Today’s Times outlined Figment’s mission, and history:

The idea for Figment emerged from a very 21st-century invention, the cellphone novel, which arrived in the United States around 2008. That December, Ms. Goodyear wrote a 6,000-word article for The New Yorker about young Japanese women who had been busy composing fiction on their mobile phones. In the article she declared it “the first literary genre to emerge from the cellular age.”

 

Finally: a place online for our sons and daughters and nieces and nephews and godchildren that is less about gossip, and more about creativity. Why not? As the world’s map took shape, there were cities to which aspiring artists gravitated: Athens, Paris, Berlin, New York. Figment is the first of these cities online. Fantasy football will always have an audience, but for aspiring Rushdies, Carvers, Tolstoys and Audens, Figment may be the finest neighborhood in which to spend afterschool hours, and hone craft.

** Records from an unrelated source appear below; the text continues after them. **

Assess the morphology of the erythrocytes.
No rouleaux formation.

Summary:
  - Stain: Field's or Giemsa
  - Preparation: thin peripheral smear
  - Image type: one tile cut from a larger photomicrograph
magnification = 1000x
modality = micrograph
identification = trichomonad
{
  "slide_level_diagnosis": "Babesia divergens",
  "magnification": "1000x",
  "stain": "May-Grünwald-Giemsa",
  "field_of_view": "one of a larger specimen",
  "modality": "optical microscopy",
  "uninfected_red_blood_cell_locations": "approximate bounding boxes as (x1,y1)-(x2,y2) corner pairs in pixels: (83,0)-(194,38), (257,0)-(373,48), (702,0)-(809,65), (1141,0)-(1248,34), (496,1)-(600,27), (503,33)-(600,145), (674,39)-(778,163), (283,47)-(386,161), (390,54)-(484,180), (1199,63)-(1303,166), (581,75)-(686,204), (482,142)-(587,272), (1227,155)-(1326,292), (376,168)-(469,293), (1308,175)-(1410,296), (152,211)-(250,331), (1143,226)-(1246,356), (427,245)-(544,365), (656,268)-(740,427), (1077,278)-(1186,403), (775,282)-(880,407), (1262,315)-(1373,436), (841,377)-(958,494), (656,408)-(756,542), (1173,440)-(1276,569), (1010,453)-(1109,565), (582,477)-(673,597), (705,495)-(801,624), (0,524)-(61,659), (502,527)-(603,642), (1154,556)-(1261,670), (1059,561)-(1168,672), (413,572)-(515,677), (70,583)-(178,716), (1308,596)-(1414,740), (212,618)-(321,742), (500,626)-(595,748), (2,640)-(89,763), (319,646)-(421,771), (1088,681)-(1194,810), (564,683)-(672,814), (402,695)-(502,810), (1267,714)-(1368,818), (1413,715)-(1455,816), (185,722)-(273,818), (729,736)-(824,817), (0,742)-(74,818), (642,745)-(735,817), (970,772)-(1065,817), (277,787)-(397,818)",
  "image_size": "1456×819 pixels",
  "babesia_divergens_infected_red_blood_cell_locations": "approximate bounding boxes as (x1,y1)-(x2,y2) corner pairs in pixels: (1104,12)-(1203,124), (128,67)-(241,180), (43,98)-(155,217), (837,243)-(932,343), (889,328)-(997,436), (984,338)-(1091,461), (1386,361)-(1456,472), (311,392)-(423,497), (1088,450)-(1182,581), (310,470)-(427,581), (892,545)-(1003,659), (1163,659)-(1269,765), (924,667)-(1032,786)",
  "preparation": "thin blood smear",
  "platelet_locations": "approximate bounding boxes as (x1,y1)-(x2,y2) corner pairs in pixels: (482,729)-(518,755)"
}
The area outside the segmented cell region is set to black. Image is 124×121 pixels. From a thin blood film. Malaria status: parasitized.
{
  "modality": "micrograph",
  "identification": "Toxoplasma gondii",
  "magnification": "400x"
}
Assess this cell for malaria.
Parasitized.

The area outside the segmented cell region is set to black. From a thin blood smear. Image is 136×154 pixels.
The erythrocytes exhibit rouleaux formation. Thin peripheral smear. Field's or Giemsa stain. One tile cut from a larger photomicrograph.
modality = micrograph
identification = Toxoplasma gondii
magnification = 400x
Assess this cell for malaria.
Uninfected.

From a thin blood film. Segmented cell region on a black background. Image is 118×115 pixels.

Lewis and Goodyear make a cool, formidable pair; any writer would want work on their radars. Now, a chance. Young writers will have a conduit the adult publishing community, and vice versa. Forget Facebook; perhaps a pre-digital analogy is apt: what The Paris Review has always been for young writers, Figment may now be for their earlier incarnations: a place to learn the rules of the game, and a place to feel a part of a party—one ongoing, ever-changing, and urgently necessary to the world of writing and writers.